En aquel murito de doble piedra encalado y bien pintado en la superficie que nos sentábamos, nosotros nos contábamos nuestros sueños y deseos. Como los deseos ya se los he contado en el párrafo anterior, me concentraré en los sueños. Hago un esfuerzo por recordar de qué hablábamos superado el momento tonto de las nietitas. Y recuerdo cómo queríamos ser grandes futbolistas, como los de Las Palmas, que cuando aquello estaba en Primera o cantar tan bien como José Vélez, que luego fue a Eurovisión, en 1978, y nos dijo aquello de “quieres que bailemos un vals”. Teníamos un montón de sueños. Tantos como deseos. Recuerdo que ya les decía que quería ser periodista, periodista deportivo, y que me llevaría conmigo a la chica que me gustaba en ese momento de secretaria. El machismo me da que empieza demasiado pronto. Pero el tiempo me dice que conseguí lo accesorio, dedicarme a juntar letras y analizar la realidad cercana, pero perdí la mirada entusiasmada de aquella niña que ahora es mujer, pero que no fue ni mi secretaria, ni mi pareja como soñaba en esos momentos. Recuerdo la seriedad con la que hablábamos las cosas, con el sentimiento que sufríamos el desamor, con la entrega que disputábamos la pelota en aquella calle con porterías de un paso y postes de piedra. Cuánto más pienso en aquella época, más respeto a los niños y con más seriedad les trato y les oigo. Hay una carga tan grande de emoción y aprendizaje en esos años. Hay una necesidad infinita de ser entendido, que el adulto no acabe carcajeando cuando le cuentas lo mucho que te gusta la chica del traje azul y ojos verdes (¿o era al revés?).
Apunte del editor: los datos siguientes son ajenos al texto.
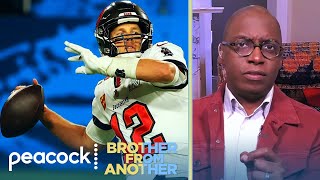 How much more does Tom Brady have left to give in NFL? | Brother From Another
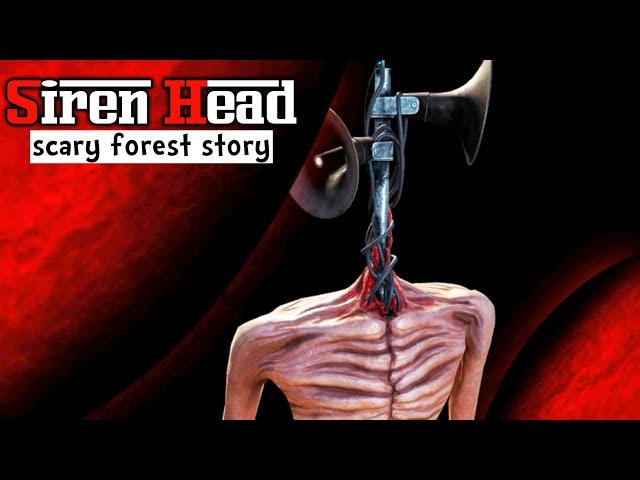 Siren head scary forest story gameplay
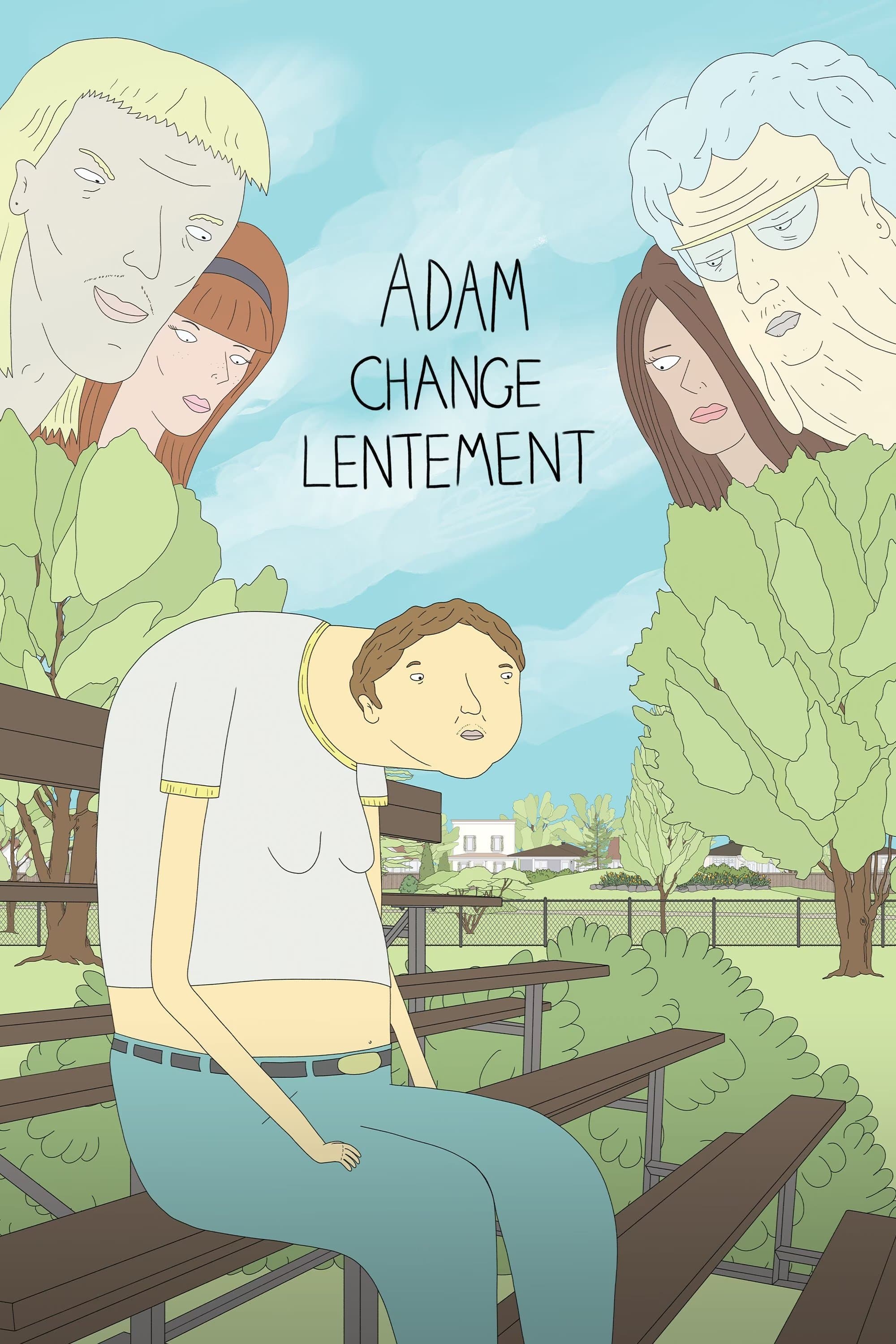 Oglądaj Adam change lentement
Es un fastidio cuando todo lo que sientes y dices acaba metido por el adulto en el baúl de “cosas de niños” para desnudarlas y declararlas inservibles, inútiles, irracionales. En aquella época, era muy frecuente esa actitud de los mayores, por eso nosotros nos reuníamos en el murito enfrente de la casa de doña Magdalena para hablar de nuestras cosas mientras veíamos pasar las carretillas, al ritmo de su “tiquitlín, tiquitlín” habitual, con la bombona inmovilizada con dos piedras por los lados. Bueno, para hablar y para ver qué nietita abría la puerta, que no hay que perder la inocencia de aquellos niños que hoy son hombres en un mundo que ni sus hijos creen ciertas aquellas historias de pueblo pobre pero feliz. Pero existió y a mí me encanta recordarlo. Aunque ya no esté doña Magadalena, ni su almacén de bombonas, ni se oiga el “tiquitlín” de las carretillas en la calle Hilario que ya no tiene el encanto que nos llevaba a aquel murito de doble cara de piedra seca que ya tampoco está. ¡Ni las nietitas, ni las nietitas!